### WHAT YOU ARE ASKED TO DO
For the records that follow, please set down exactly the lines between the one holding "low angle view" and the one holding "Mothers teaching daughters", inclusive, and only those.

### DATA
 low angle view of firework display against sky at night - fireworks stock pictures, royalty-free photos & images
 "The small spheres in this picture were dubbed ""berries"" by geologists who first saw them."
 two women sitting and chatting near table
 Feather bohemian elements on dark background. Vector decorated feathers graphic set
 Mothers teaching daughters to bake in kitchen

* * *

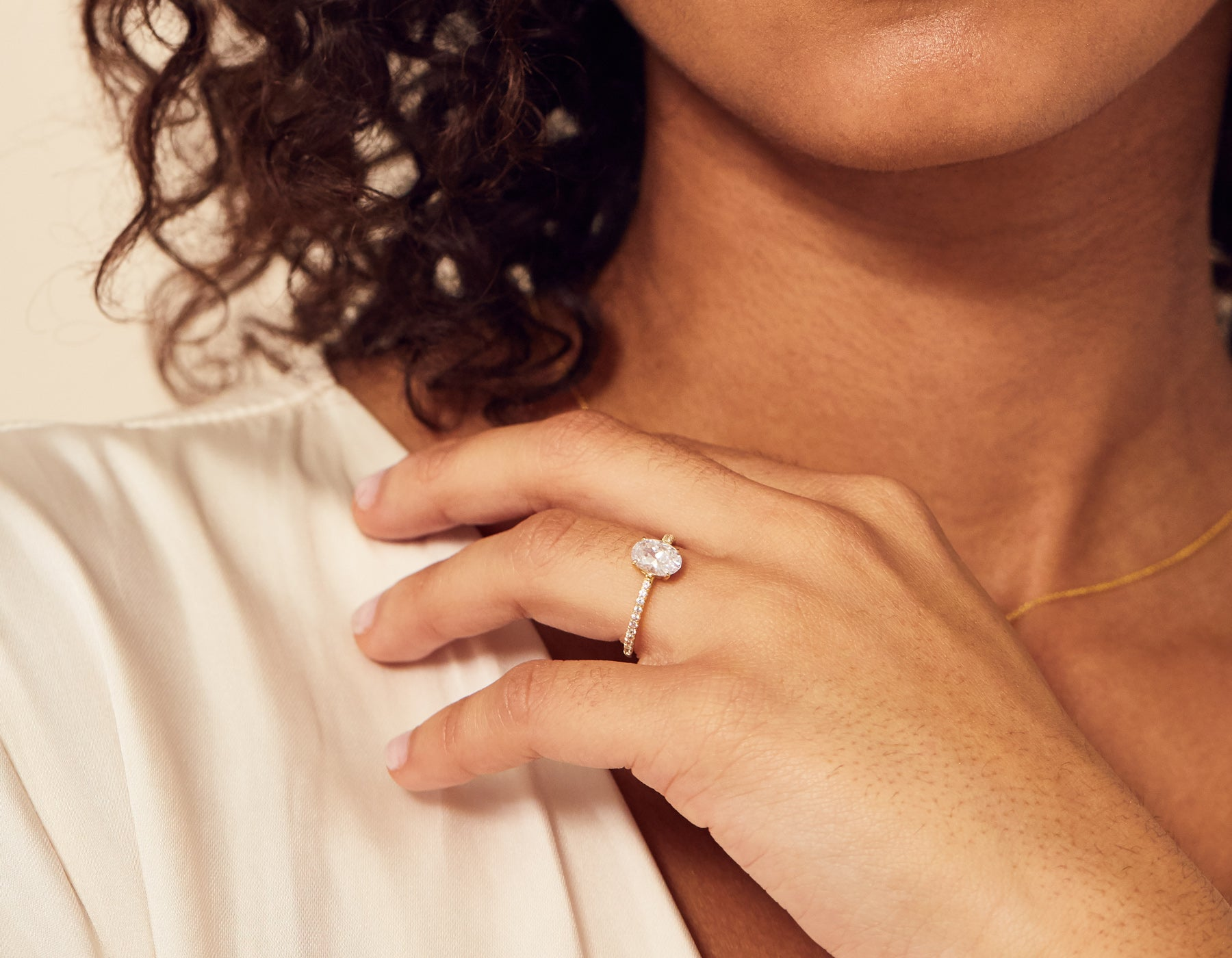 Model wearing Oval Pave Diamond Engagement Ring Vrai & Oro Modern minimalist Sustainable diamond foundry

### RESPONSE BELOW
 low angle view of firework display against sky at night - fireworks stock pictures, royalty-free photos & images
 "The small spheres in this picture were dubbed ""berries"" by geologists who first saw them."
 two women sitting and chatting near table
 Feather bohemian elements on dark background. Vector decorated feathers graphic set
 Mothers teaching daughters to bake in kitchen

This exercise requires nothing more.